Love/Juice

Love/Juice is a small, 77 minute indie film. I chose to watch it because I wanted something easy. Guys, I wasn’t prepared. Love/Juice features one of the most toxic and tragic relationship dynamics I’ve seen in a film.

The film centres around two young roommates. Chinatsu is a lesbian while Kyoko is straight. When the film begins, the girls are on a solid foundation of friendship. Due to their tiny apartment, they also share a bed. After a particularly emotional night, Kyoko comforts Chinatsu by kissing her. From here, the girls’ relationship begins to go beyond standard issue friendship.

And of course, here is where the relationship breaks down. Kyoko maintains her heterosexuality throughout. She’s clear on this. But this doesn’t stop her and Chinatsu from engaging on an increasingly emotionally intimate relationship. Kyoko refuses to have sex with Chinatsu. But even here, boundaries are drawn and then immediately, the girls walk right up to that boundary and find a way to skirt around it. Eventually, an element of exclusivity is added. Both demand the other not have sex with anyone else. They’re still not having sex with each other, mind you. In almost every way, Kyoko and Chinatsu are in a romantic relationship. Except the way they’ve gone about it and their irreconcilable differences makes this relationship extraordinarily harmful.

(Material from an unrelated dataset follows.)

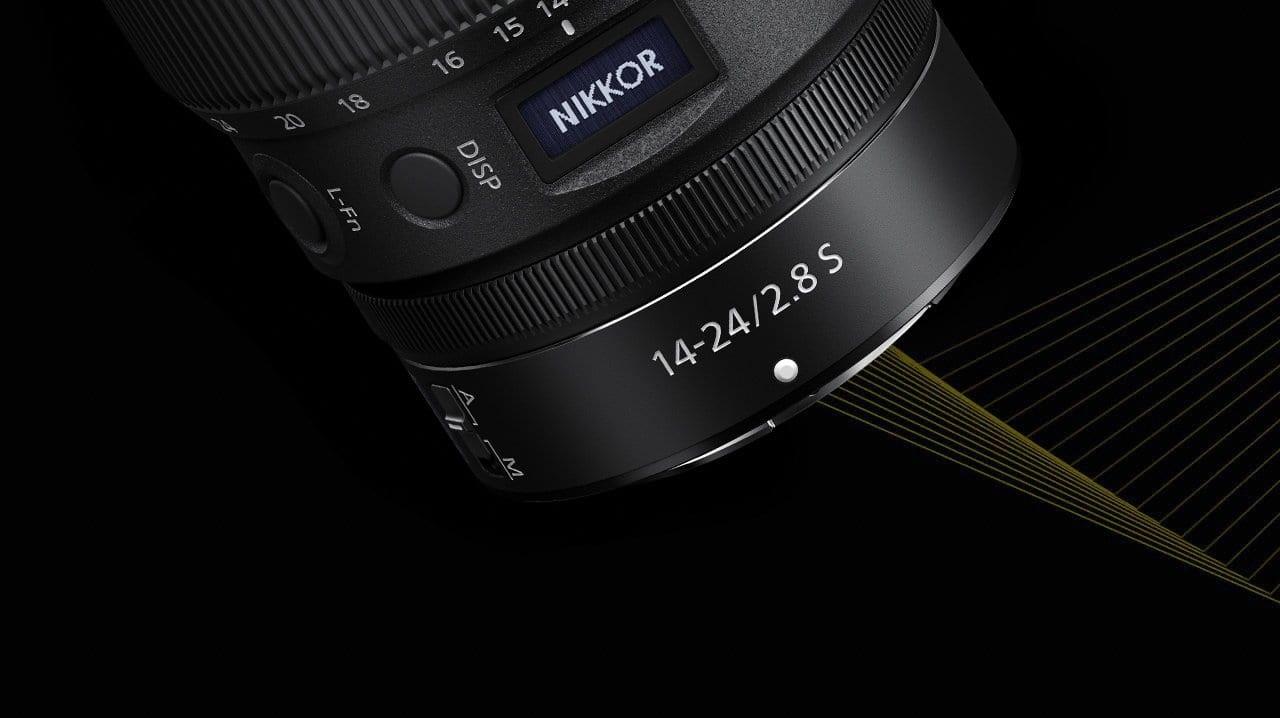Nikon anticipa l'arrivo di diverse novità per la gamma Nikkor Z thumbnail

That’s what really gets me about Love/Juice. Things shouldn’t have gotten as bad, as dramatic as they did. These are otherwise, very normal women. And their relationship starts extremely normal. Even when they go into ill-advised emotional dependency, they still communicate well. Chinatsu is always up from with her feelings for Kyoko. Kyoko is always clear that her feelings aren’t the same. But they slip deeper and deeper into this messy, harmful spiral. So, what could’ve been mere friendship becomes not quite a relationship yet still serious enough to consider suicide. This is such an incredibly well written dynamic. In 77 minutes, Love/Juice goes from the mundane to the almost insane. And never once do the steps towards the latter feel out of place.

I’m floored by how much character and relationship depth Love/Juice provides. These characters come across crystal clear. And Love/Juice does that primarily by showing how they interact with each other. Chinatsu and Kyoko certainly have lots in common. But it’s where they differ that the tension lies. And Love/Juice mines the absolute hell out of that tension. For all the ways they are, or at least should be compatible, the girls end up as such a destructive force for one another. Usually, a relationship this unhealthy warrants an opera or an Anne Rice series of novels. Telling a story of a relationship that’s this toxic but also in such a small, personal way that it’s irrelevant to any other person is so brilliant. The film doesn’t need any other characters. These two women and their fucked up dynamic anchor the entire film effortlessly.

Love/Juice has one of the most fascinating, fucked up and tragic relationship dynamics I’ve seen in a WLW film. I’m blown away that this tiny little indie pulled off such dramatic heights. If I were to make a top ten list of most unhealthy relationships, it would probably be 9 films about vampires and then Love/Juice. Without needing violence or budget or exterior forces, Love/Juice simply depicts two women destroying each other in their individual quests for affection.